La fase de deliberación y la ratificación de la prisión provisional
El escenario judicial tras el cierre del juicio por la denominada trama de las mascarillas ha dejado una decisión contundente por parte del Tribunal Supremo. La sala encargada del caso ha determinado que Koldo García, quien fuera una figura de confianza en el Ministerio de Transportes, debe permanecer bajo custodia en el centro penitenciario de Soto del Real. Esta resolución surge tras un análisis detallado de las medidas cautelares vigentes, donde los magistrados han concluido que no existen elementos nuevos que justifiquen una modificación de su situación personal.
La justicia se encuentra actualmente inmersa en lo que define como una deliberación compleja. Al haber finalizado la fase testifical y de presentación de pruebas, el tribunal requiere de un periodo de reflexión técnica para desgranar una causa con múltiples aristas. Según el reciente auto judicial, la solicitud de libertad provisional presentada por la defensa de García no ha logrado demostrar que el peligro de fuga haya desaparecido, un factor que sigue siendo determinante para mantener la medida privativa de libertad mientras se redacta la sentencia.
Argumentos de la defensa y el fallido agravio comparativo
La estrategia legal liderada por la abogada Leticia de la Hoz se centró, durante las últimas sesiones del juicio, en intentar equiparar la situación de su defendido con la de otros implicados. El principal argumento esgrimido fue el supuesto agravio comparativo respecto a Víctor de Aldama, el empresario vinculado a la trama que sí se encuentra en libertad. Para la defensa, mantener a García en prisión mientras otros implicados están fuera supone una desproporción procesal, especialmente cuando el juicio ya ha quedado visto para sentencia.
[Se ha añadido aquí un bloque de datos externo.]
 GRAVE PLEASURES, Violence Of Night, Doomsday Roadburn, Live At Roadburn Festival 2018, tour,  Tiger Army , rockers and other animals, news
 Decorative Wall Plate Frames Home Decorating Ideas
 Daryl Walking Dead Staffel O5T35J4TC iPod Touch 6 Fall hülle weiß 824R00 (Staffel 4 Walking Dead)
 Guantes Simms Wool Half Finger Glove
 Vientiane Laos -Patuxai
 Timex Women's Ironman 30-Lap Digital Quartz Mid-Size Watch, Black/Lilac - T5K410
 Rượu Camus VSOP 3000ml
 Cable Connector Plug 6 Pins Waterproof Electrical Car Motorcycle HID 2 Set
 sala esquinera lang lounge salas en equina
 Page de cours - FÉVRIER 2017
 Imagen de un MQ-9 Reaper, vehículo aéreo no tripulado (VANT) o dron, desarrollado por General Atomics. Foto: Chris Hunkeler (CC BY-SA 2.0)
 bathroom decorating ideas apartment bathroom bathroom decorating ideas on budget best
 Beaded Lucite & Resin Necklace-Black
Asimismo, la defensa intentó mitigar la responsabilidad del exasesor presentándolo como un mero ejecutor de tareas administrativas y de confianza personal. Se argumentó que el papel de Koldo se limitaba a:
- La gestión de la agenda ministerial de José Luis Ábalos.
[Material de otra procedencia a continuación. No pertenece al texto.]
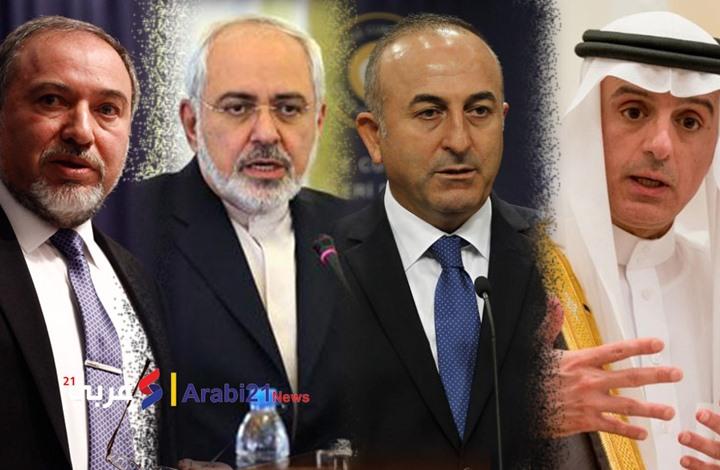 """السعودية وتركيا وإيران وإسرائيل على المنصة ذاتها بـ""""ميونخ"""""""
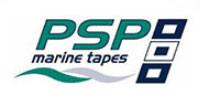 PSP Marine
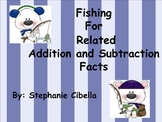 Fishing for Related Addition and Subtraction Facts Center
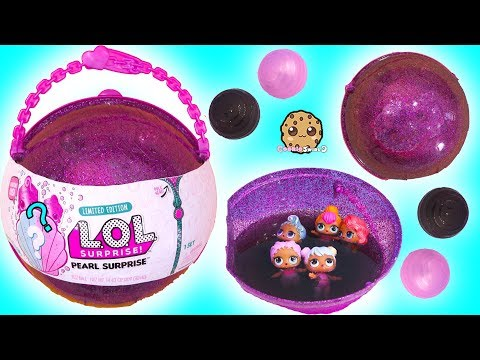 LOL Big Pearl Surprise Blind Bag Ball with Fizz Shell In Water - Toy Video - UCelMeixAOTs2OQAAi9wU8-g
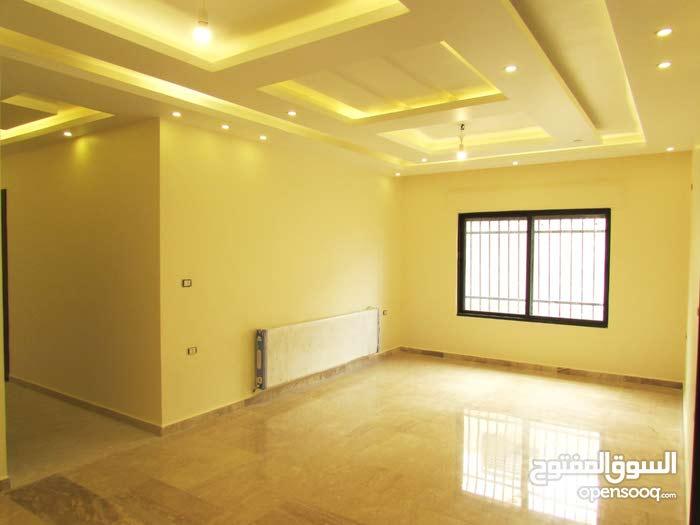 3 rooms  apartment for sale in Amman city Al-Thuheir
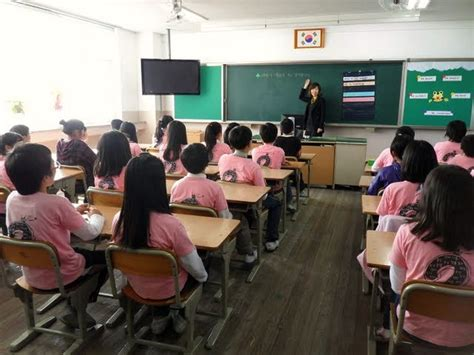 Classrooms On Steriods And Bred For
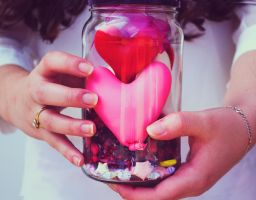 Jar of Hearts by EneKiedis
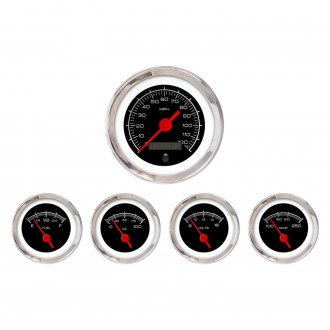 Aurora Instruments® - Competition Black Gauges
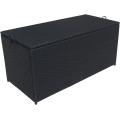 Wicker Cushion Storage Box For Furniture Patio Garden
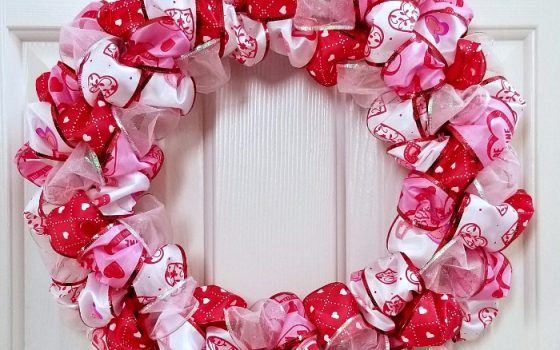Valentine's Day Ribbon Loop Wreath with Video Tutorial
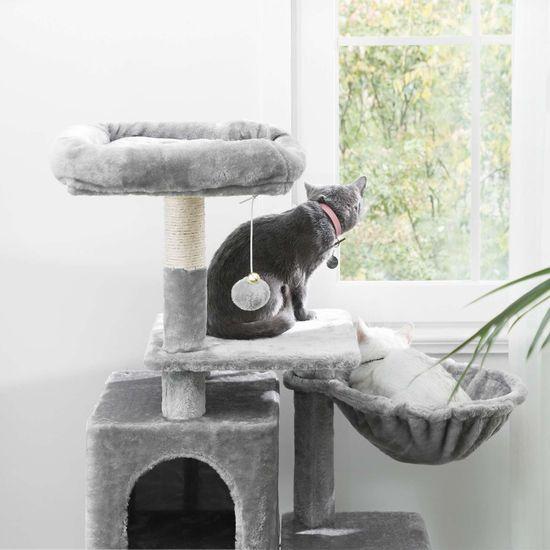 Ansamblu de joaca pentru pisici cu hamac si pestera PCT52W 4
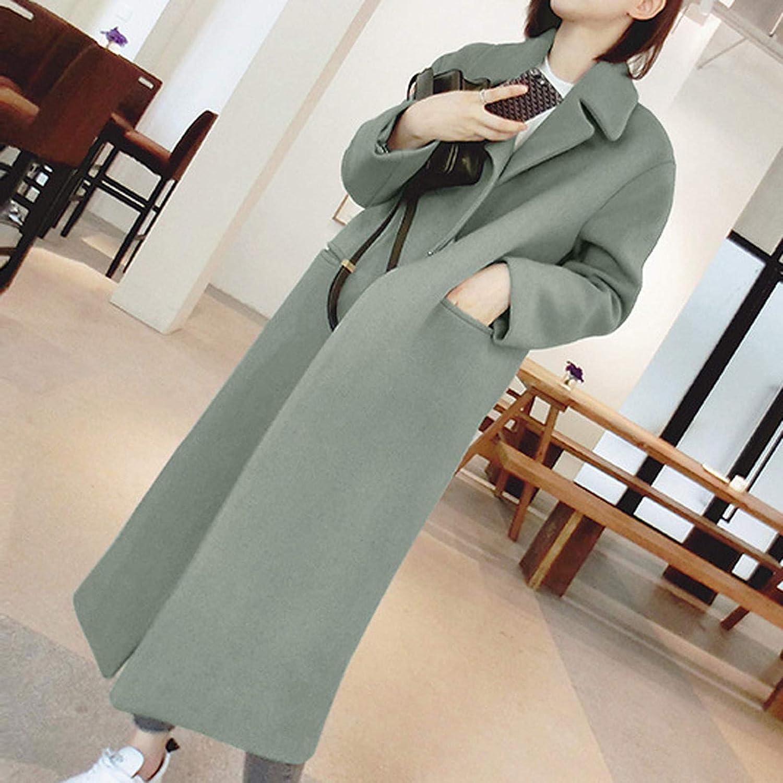 TIFIY Lange Strickjacke für Frauen Winter Warm Open Trenchcoat Winddichte Outwear Reversjacke Mantel Grün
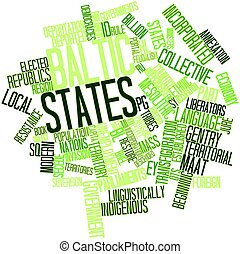 Baltic states - Abstract word cloud for Baltic states with...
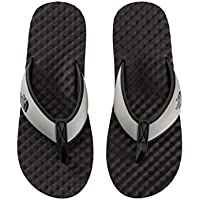 The North Face Men's Base Camp Flip-Flop Athletic & Outdoor Sandals
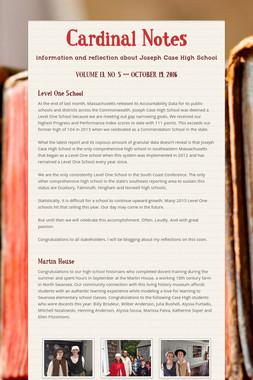 Cardinal Notes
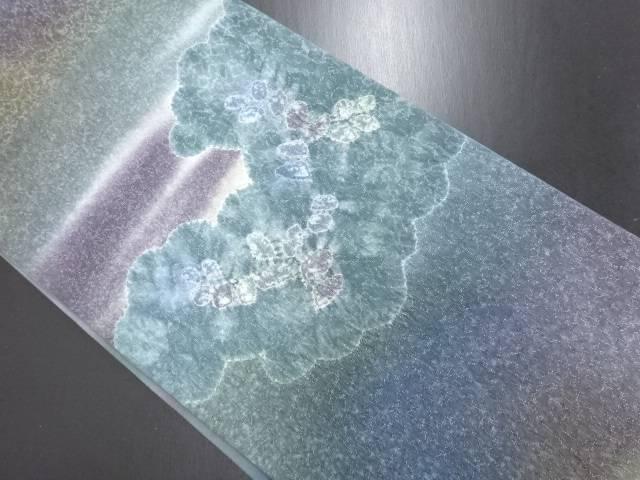 リサイクル 銀通し 絞り 雲取に藤模様袋帯【送料無料】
- La realización de favores de carácter personal y logístico.
- Un rol consultivo sin capacidad real de decisión en la contratación pública.
Sin embargo, estos argumentos no han calado en el tribunal, que considera que el peso de los indicios acumulados durante la vista oral refuerza la necesidad de mantener las cautelares hasta que el fallo sea definitivo.
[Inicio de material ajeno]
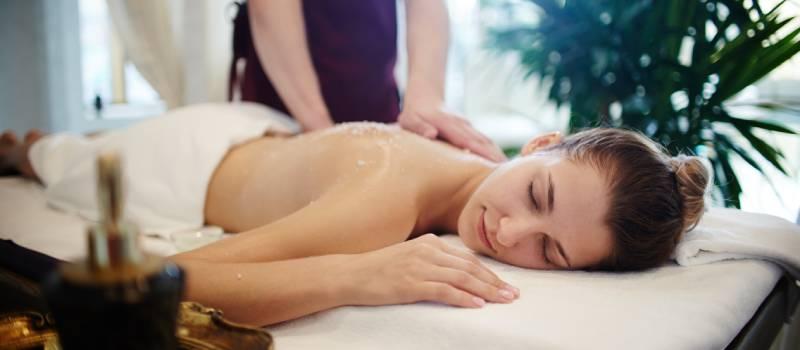 tehnici masaj relaxant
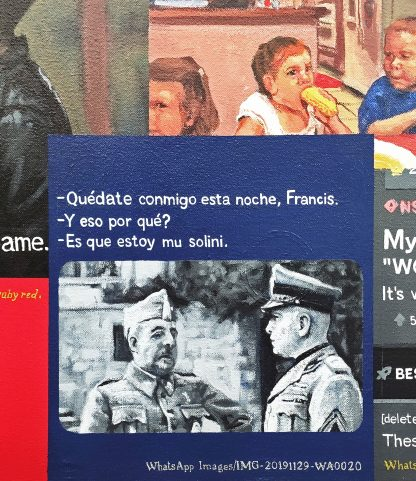 Detalle Francis Musolini de la pintura #love #sex del artista Álvaro Sánchez del Castillo del proyecto La furia del hashtag: pinturas sobre postfotografias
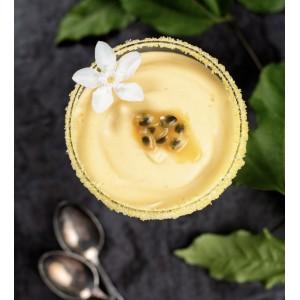 Десерт из маракуйи
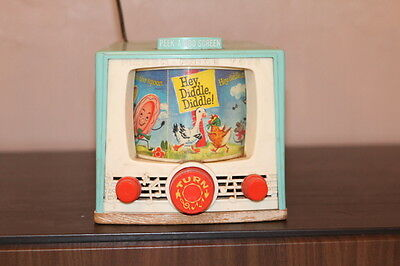 Fisher Price Toys Peek A Boo Screen Tv Vintage Toy 1964 Works V/Rare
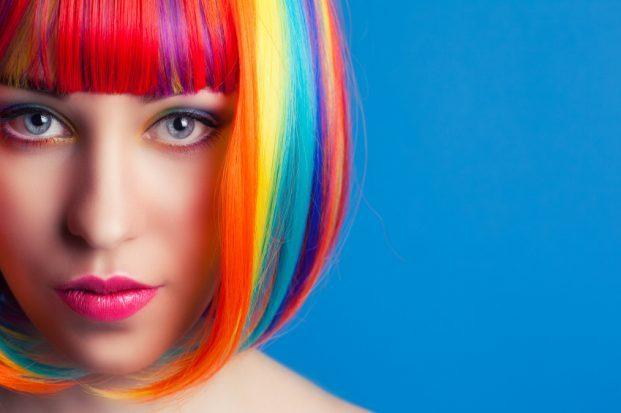 iStock 000050904570 Small 621x413 - Cabelos Coloridos Fantasia - Cuidados
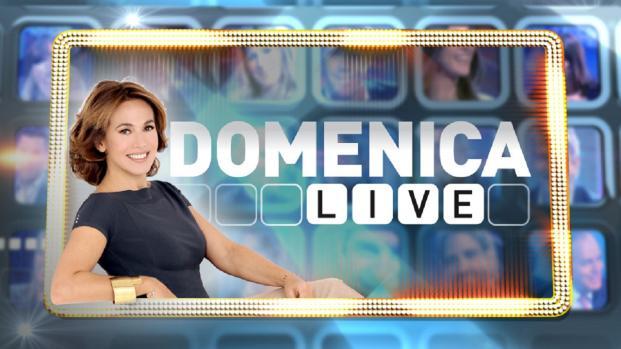 Video: Anticipazioni Domenica Live oggi 26/11: il rifiuto di Cecilia Rodriguez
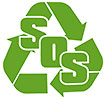recycling SOS (ID)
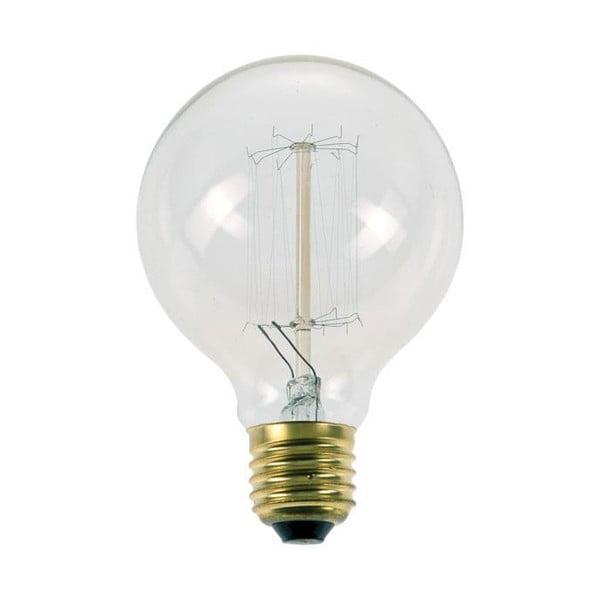 Žiarovka Edison Bulb, G80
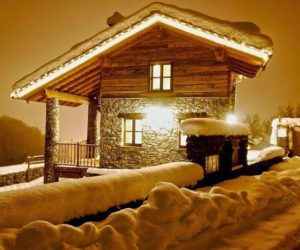 Charming Winter Chalet In One Of The Oldest Ski Areas In The Italian Alps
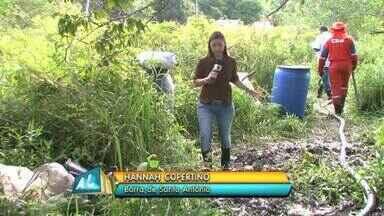 Começou hoje retirada de óleo espalhado em área da Barra de Santo Antônio - Começou hoje a retirada do óleo espalhado numa região de várzea perto do rio Santo Antônio. Segundo o IMA um especialista vai avaliar possibilidade de trocar o solo da localidade.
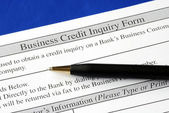 Complete the credit inquiry form — Stock Photo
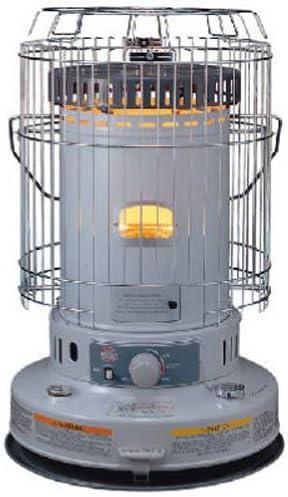 Max 72% OFF Kero World KW-24G Indoor Cheap SALE Start Kerosene White Heater
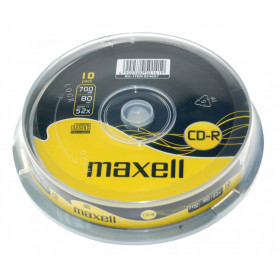 Maxell CD-R 10-pack spindle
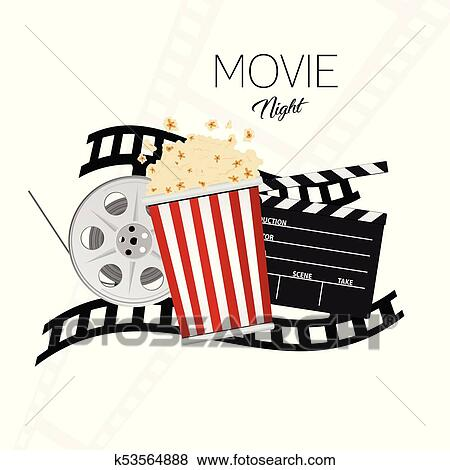 clip art of cinema and movie night illustration background two rh fotosearch com movie night clipart black and white film night clipart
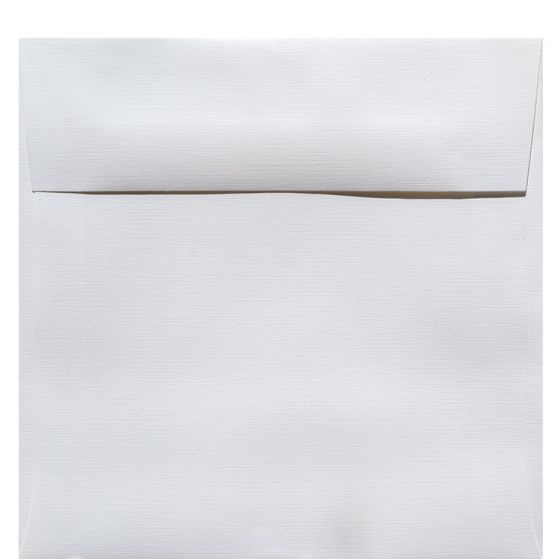 Classic Linen Solar White (1) Envelopes Available at PaperPapers
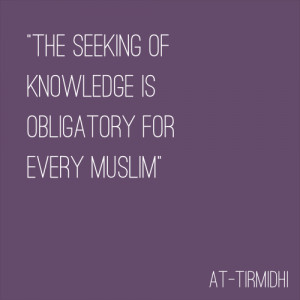 seeking knowledge quotes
La firmeza de la Fiscalía y el horizonte judicial
Por su parte, la Fiscalía Anticorrupción ha mantenido una postura inamovible frente a las peticiones de excarcelación. Apoyada por las acusaciones populares, el Ministerio Público sostiene que, lejos de diluirse, los indicios contra el acusado se han consolidado tras las declaraciones escuchadas en la sala. El riesgo de que el investigado intente eludir la acción de la justicia se percibe ahora incluso con mayor intensidad, dado que la proximidad de una posible condena aumenta los incentivos para la huida.
Este portazo del Supremo a la libertad de Koldo García subraya la gravedad con la que el sistema judicial está tratando el caso. Mientras que José Luis Ábalos y otros implicados aguardan el veredicto en diferentes circunstancias procesales, la estancia de García en prisión simboliza la cautela extrema de un tribunal que no quiere fisuras en la recta final de uno de los procesos de corrupción política más mediáticos de los últimos años. El foco se traslada ahora exclusivamente al contenido de la futura sentencia, que determinará las responsabilidades penales definitivas de cada uno de los actores de la trama.